Red Rabbit - Tom Clancy [249]
"Later today, flying back on Pan Am. From what he sent to us from Seoul, everything went pretty well with the KCIA meetings."
"He'll have a heart attack when he finds out about BEATRIX," the DCI predicted.
"It will get his eyes opened," the Deputy DDO agreed.
"Especially when he finds out that this Ryan boy is in on it?"
"On that, sir, you can bet the ranch, the cattle, and the big house."
Judge Moore had himself a good chuckle at that one. "Well, I guess the Agency is bigger than any one individual, right?"
"So they tell me, sir."
"When will we know?"
"I expect Basil will let us know when the plane takes off from Yugoslavia. It's going to be a long day for our new friends, though."
* * *
THE NEXT SELECTION was Bach's "Sheep May Safely Graze." Ryan recognized it as the tune played in a Navy recruiting commercial. It was a gentle piece, very different from that which had preceded it. He wasn't sure if this evening's performance was a showcase for Johann Sebastian or for the conductor. In either case, it was pleasant enough, and the audience was wildly appreciative, noisier than for the concert selection. One more piece. Ryan had a program, but hadn't bothered looking at it, since it was printed in Magyar, and he couldn't read Martian any better than he could decipher the spoken form.

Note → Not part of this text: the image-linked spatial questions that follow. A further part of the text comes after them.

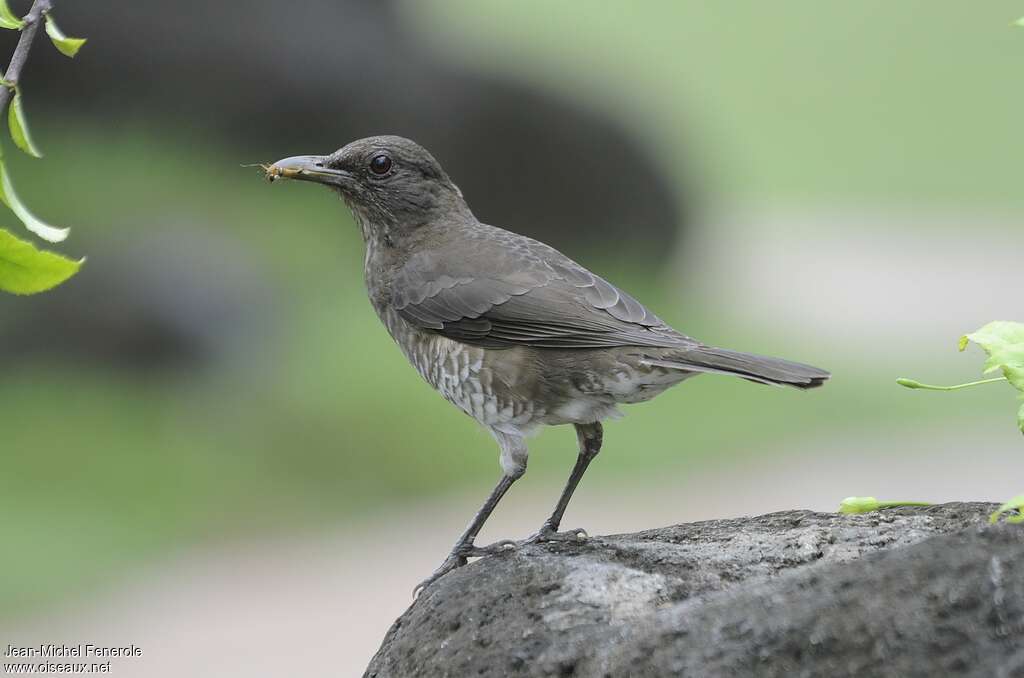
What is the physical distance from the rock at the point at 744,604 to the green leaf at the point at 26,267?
5.72ft

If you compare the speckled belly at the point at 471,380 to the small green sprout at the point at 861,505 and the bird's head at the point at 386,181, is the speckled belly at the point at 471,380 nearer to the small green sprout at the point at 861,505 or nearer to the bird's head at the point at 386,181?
the bird's head at the point at 386,181

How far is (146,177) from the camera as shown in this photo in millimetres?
15156

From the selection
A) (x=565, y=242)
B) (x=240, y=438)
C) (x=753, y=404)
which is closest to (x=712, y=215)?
(x=565, y=242)

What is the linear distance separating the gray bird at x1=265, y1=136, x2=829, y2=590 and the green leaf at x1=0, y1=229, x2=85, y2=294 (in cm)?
275

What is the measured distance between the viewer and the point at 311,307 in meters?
14.9

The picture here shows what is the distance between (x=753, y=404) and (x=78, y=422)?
7.89m

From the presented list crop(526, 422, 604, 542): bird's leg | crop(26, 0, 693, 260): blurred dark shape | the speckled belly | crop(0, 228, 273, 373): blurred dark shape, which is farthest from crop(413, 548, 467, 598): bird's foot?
crop(26, 0, 693, 260): blurred dark shape

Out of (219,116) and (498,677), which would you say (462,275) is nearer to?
(498,677)

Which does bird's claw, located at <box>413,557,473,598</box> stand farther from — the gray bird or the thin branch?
the thin branch

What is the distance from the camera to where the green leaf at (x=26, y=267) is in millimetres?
2531

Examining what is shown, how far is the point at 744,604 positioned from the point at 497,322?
254cm

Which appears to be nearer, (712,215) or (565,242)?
(565,242)

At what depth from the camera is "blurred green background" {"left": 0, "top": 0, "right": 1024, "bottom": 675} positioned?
475 inches

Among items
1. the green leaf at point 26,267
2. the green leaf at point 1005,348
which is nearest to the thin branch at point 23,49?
the green leaf at point 26,267
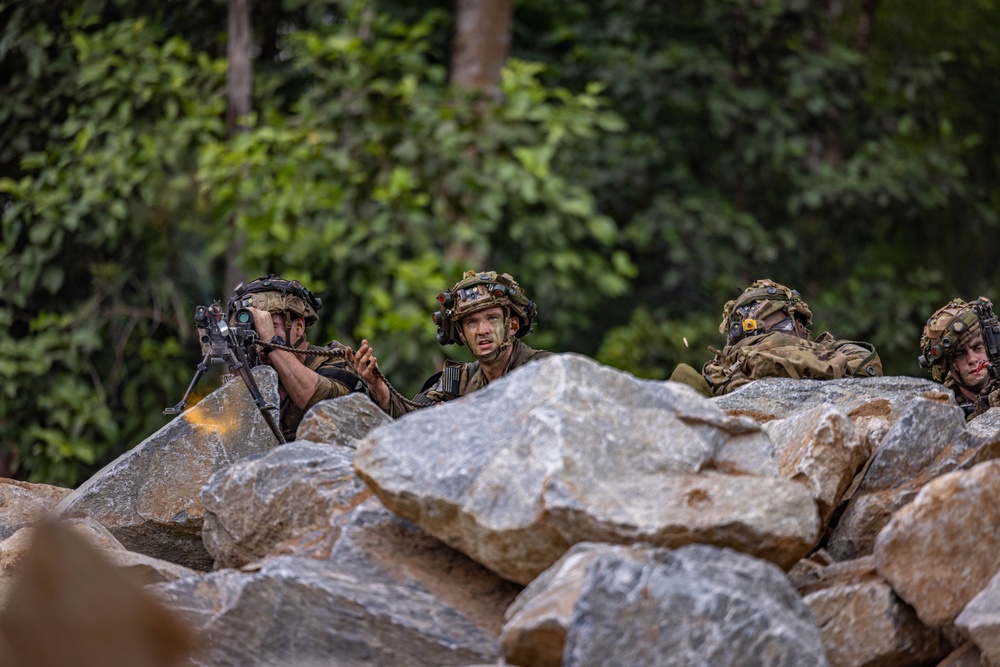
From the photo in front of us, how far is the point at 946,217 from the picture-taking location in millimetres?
17000

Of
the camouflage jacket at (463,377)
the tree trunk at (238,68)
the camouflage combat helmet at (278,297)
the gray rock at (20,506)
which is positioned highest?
the tree trunk at (238,68)

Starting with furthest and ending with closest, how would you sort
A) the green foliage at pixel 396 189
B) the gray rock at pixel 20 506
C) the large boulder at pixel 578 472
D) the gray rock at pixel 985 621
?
the green foliage at pixel 396 189 < the gray rock at pixel 20 506 < the large boulder at pixel 578 472 < the gray rock at pixel 985 621

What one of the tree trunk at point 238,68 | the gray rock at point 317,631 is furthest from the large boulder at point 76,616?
the tree trunk at point 238,68

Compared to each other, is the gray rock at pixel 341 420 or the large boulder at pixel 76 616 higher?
the large boulder at pixel 76 616

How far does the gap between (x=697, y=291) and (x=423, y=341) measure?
4.32 m

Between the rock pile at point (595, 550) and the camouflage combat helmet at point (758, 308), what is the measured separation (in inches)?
91.1

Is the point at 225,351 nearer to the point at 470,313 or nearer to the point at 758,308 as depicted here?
the point at 470,313

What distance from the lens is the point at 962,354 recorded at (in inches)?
307

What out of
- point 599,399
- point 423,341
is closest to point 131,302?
point 423,341

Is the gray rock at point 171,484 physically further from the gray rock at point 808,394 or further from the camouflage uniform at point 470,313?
the gray rock at point 808,394

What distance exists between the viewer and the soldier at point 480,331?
25.1ft

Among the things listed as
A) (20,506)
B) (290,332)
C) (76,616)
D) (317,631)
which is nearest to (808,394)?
(290,332)

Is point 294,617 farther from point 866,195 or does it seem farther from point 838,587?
point 866,195

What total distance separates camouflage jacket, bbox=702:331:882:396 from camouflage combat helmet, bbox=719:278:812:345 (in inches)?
3.7
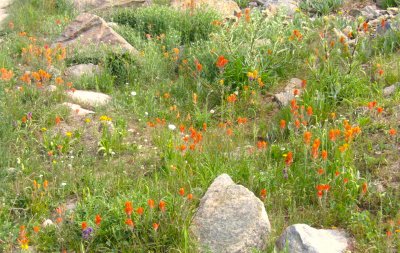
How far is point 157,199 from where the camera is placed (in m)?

The last selection was Pachelbel's Canon, a justly famous piece, one that had always struck Ryan like a movie of a pretty girl saying her prayers back in the seventeenth century, trying to concentrate on her devotions instead of thinking about the handsome boy down the lane from her farmhouse—and not quite succeeding.
* * *
WITH THE END, Jozsef Rozsa turned to the audience, which leapt again to its feet and howled its approval for endless minutes. Yeah, Jack thought, the local boy had gone away, but he'd come home to make good, and the home boys from the old days were glad to have him back. The conductor hardly smiled, as though exhausted from running the marathon. And he was sweating, Jack saw. Was conducting that hard? If you were that far into it, maybe it was. He and his Brit companions were standing and applauding as much as everyone else—no sense standing out—before, finally, the noise stopped. Rozsa waved to the orchestra, which caused the cheering to continue, and then to the concertmaster of the orchestra, the first fiddle. It seemed gracious of Rozsa, but probably the thing you had to do if you wanted the musicians to put out their best for you. And then, at long last, it was time for the crowd to break up.

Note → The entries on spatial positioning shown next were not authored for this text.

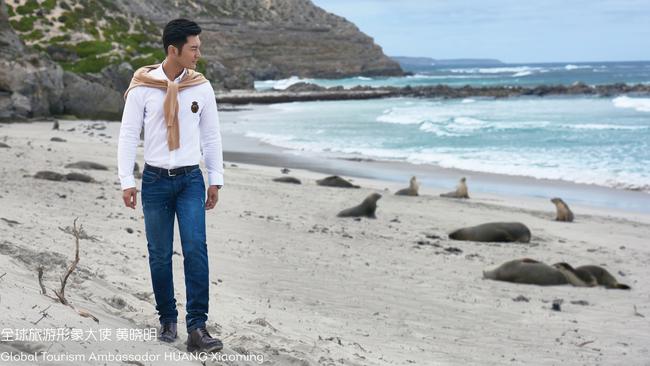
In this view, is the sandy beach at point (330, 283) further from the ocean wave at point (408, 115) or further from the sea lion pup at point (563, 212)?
the ocean wave at point (408, 115)

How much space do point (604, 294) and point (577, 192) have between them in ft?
31.1

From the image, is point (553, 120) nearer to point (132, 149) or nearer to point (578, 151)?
point (578, 151)

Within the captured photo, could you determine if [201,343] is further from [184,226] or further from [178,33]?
[178,33]

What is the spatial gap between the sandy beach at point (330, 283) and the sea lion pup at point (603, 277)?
241 mm

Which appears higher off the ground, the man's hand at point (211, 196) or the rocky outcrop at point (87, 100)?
the man's hand at point (211, 196)

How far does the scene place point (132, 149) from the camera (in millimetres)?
4598

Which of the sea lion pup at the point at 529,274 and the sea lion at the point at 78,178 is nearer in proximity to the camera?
the sea lion pup at the point at 529,274

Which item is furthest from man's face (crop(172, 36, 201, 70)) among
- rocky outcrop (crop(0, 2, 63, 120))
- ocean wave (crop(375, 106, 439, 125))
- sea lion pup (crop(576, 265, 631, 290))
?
ocean wave (crop(375, 106, 439, 125))

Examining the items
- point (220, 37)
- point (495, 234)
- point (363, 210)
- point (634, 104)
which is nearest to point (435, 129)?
point (363, 210)

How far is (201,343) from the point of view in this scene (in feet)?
15.2

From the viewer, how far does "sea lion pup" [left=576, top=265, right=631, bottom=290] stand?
9.44 meters

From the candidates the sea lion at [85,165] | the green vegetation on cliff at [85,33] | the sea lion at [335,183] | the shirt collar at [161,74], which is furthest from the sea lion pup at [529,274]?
the green vegetation on cliff at [85,33]

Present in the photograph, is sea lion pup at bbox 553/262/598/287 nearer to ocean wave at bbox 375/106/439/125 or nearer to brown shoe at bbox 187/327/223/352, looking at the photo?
brown shoe at bbox 187/327/223/352

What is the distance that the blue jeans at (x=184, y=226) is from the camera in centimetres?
457
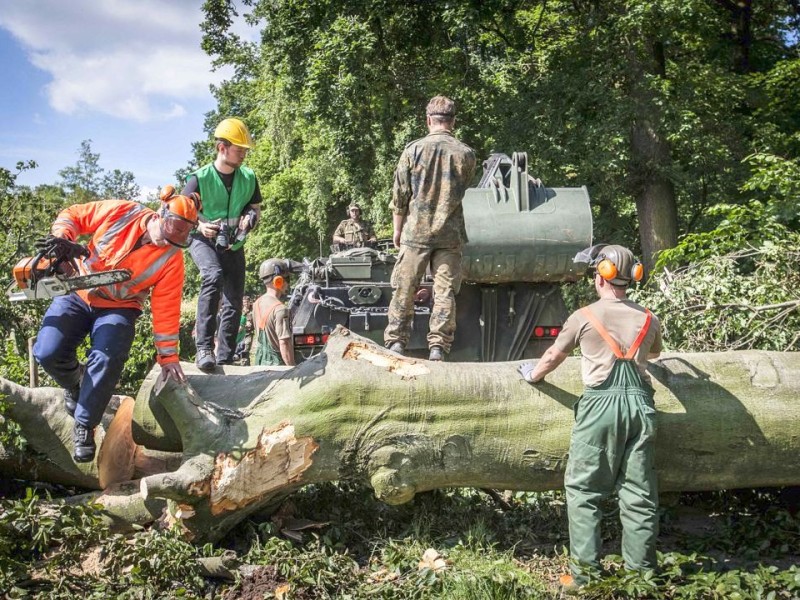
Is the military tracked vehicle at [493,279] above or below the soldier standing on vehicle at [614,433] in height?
above

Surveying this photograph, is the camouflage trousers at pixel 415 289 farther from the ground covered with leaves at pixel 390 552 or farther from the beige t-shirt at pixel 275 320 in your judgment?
the beige t-shirt at pixel 275 320

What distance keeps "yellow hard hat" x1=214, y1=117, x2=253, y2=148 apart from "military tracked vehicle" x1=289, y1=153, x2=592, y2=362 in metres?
2.00

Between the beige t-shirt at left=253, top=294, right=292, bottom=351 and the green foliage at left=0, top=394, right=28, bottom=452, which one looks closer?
the green foliage at left=0, top=394, right=28, bottom=452

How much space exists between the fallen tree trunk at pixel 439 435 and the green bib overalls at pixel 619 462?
0.39m

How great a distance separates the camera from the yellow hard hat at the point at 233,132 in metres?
5.48

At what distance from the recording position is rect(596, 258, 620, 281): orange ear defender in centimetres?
417

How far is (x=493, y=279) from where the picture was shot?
698cm

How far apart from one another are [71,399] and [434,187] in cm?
268

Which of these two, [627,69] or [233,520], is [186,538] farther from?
[627,69]

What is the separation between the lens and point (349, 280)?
789 cm

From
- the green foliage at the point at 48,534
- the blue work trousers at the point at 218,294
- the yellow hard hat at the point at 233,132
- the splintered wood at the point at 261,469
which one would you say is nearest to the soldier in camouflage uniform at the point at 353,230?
the blue work trousers at the point at 218,294

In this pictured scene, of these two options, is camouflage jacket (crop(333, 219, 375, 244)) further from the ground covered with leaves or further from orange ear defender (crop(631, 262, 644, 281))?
orange ear defender (crop(631, 262, 644, 281))

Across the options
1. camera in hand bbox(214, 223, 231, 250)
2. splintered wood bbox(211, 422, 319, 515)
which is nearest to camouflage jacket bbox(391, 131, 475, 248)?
camera in hand bbox(214, 223, 231, 250)

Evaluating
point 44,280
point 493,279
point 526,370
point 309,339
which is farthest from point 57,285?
point 493,279
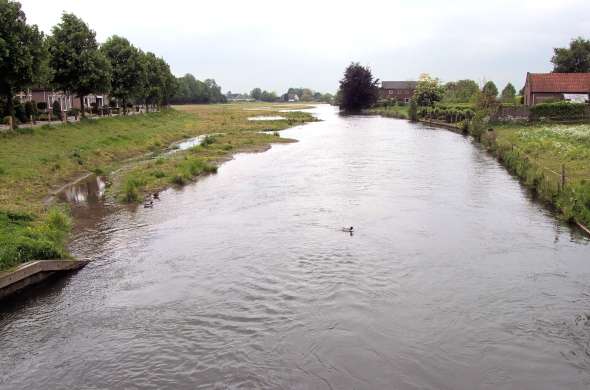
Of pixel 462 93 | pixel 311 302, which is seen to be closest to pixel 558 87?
pixel 462 93

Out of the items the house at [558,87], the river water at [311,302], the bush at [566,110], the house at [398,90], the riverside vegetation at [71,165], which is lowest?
the river water at [311,302]

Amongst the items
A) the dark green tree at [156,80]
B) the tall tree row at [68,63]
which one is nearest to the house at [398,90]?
the dark green tree at [156,80]

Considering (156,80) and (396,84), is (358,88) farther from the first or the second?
(156,80)

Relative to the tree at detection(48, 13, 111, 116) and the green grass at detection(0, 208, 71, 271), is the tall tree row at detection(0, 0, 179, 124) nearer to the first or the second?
the tree at detection(48, 13, 111, 116)

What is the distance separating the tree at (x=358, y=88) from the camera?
5477 inches

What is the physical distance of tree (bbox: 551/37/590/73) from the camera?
97.2 metres

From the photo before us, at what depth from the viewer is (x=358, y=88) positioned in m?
141

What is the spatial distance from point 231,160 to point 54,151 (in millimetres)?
13567

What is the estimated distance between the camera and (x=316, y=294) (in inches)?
637

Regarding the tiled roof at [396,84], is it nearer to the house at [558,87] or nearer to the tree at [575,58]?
the tree at [575,58]

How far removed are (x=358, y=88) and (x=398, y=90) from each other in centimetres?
5209

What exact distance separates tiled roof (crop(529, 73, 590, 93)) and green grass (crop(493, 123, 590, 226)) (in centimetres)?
3099

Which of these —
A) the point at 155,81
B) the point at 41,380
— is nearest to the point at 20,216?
the point at 41,380

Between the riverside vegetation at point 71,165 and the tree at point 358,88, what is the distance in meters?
81.2
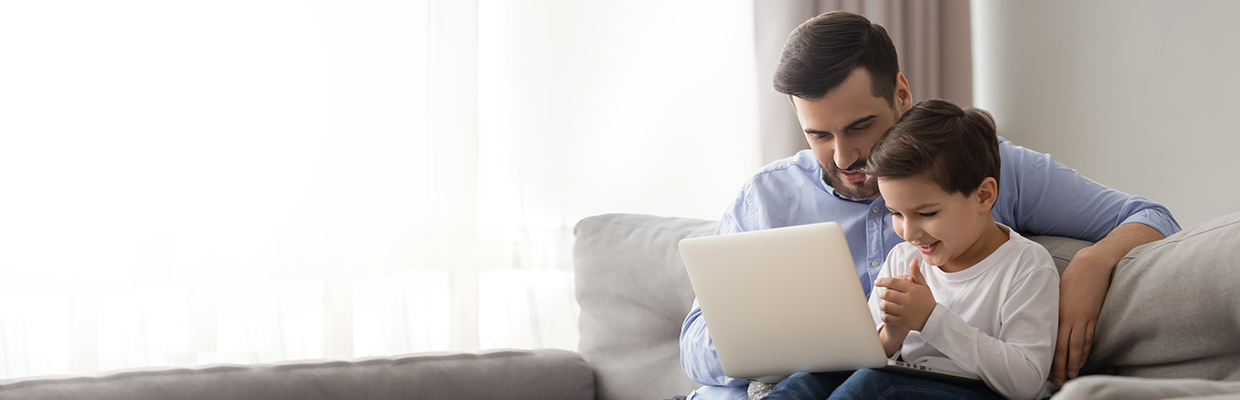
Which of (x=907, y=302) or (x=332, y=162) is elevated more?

"Enjoy the music, Sir John?" Hudson asked with a sly grin.
"It beats what they play on the radio at home," Ryan observed. "Now what?"
"Now we get a nice drink in a quiet place." Hudson nodded to Trent, who made his own way off, and took Ryan in tow.
The air was cool outside. Ryan immediately lit a cigarette, along with every other man in view and most of the women. Hungarians didn't plan to live all that long, or so it seemed. He felt as tied to Hudson as a child to his mother, but that wouldn't last too much longer. The street had mostly apartment-type buildings. In a Western city, it would have been condos, but those probably didn't exist here. Hudson waved for Ryan to follow and they walked two blocks to a bar, ending up following about thirty people leaving the concert. Andy got a corner booth from which he could scan the room, and a waiter came with a couple glasses of wine.
* * *
"SO, WE GO?" Jack asked.
Hudson nodded. "We go. I told him we'd be to the hotel about one-thirty."
"And then?"
"And then we drive to the Yugoslav border."
Ryan didn't ask further. He didn't have to.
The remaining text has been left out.